**TASK INSTRUCTIONS:** Copy out every line of the items, from the line containing "What is the distance from" through the end of the items. Rescale the numbers in the answers (the distances and the point coordinates) by multiplying each by 2.3 and rounding to a whole number, with halves rounded up.

Spatial reasoning data from images:
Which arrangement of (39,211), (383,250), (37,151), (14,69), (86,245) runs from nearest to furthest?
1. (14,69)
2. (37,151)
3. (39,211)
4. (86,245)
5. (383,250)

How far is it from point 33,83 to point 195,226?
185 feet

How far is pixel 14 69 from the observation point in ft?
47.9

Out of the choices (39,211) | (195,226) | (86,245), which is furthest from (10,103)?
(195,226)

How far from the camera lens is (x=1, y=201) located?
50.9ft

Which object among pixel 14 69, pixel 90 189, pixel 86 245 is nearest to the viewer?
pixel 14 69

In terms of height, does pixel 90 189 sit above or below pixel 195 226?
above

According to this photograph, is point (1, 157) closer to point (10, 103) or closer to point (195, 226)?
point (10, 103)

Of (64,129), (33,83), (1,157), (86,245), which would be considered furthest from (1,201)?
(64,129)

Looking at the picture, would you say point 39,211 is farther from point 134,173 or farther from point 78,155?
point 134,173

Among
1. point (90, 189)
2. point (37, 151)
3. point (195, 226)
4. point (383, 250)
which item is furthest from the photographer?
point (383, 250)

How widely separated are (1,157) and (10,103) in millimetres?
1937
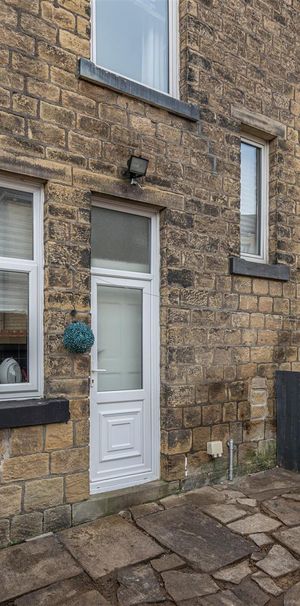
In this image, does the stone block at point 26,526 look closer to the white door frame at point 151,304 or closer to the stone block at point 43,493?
the stone block at point 43,493

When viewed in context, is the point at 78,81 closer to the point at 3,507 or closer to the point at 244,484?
the point at 3,507

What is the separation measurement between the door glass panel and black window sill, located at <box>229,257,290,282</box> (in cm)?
109

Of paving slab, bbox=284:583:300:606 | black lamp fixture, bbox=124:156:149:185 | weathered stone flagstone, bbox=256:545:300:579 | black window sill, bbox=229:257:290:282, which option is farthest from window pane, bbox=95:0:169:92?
paving slab, bbox=284:583:300:606

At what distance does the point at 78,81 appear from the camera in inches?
139

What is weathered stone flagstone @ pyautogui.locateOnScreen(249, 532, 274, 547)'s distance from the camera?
309 centimetres

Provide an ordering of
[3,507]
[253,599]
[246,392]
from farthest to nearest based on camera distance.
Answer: [246,392] → [3,507] → [253,599]

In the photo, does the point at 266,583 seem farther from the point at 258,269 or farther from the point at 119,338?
the point at 258,269

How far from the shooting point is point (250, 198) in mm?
5059

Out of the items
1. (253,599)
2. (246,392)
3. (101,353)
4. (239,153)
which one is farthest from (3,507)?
(239,153)

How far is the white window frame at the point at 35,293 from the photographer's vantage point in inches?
131

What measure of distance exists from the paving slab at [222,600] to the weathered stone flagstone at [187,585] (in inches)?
1.8

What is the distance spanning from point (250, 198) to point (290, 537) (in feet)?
11.4

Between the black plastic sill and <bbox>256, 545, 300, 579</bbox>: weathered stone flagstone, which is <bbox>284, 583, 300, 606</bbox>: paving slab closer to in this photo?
<bbox>256, 545, 300, 579</bbox>: weathered stone flagstone

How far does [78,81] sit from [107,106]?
30 cm
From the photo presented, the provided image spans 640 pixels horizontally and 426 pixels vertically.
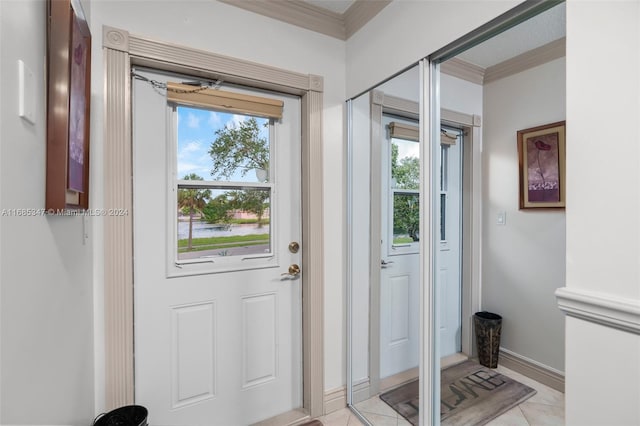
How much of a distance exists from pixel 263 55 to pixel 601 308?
188 centimetres

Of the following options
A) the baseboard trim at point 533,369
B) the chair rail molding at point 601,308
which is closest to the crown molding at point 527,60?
the chair rail molding at point 601,308

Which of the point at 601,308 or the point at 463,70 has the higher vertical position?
the point at 463,70

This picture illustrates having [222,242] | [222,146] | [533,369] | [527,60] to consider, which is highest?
[527,60]

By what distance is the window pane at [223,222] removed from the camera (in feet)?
5.61

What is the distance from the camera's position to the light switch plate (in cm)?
66

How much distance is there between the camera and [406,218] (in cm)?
166

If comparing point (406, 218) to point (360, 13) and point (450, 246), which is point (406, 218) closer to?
point (450, 246)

**FINAL RESULT:**
What is the distance from the camera's position to the light switch plate (in cm)?
152

How much distance is there between the camera and [406,218] (in cm)?
382

If comparing point (406, 218) to point (360, 13) and point (450, 246), which is point (406, 218) closer to?
point (1035, 566)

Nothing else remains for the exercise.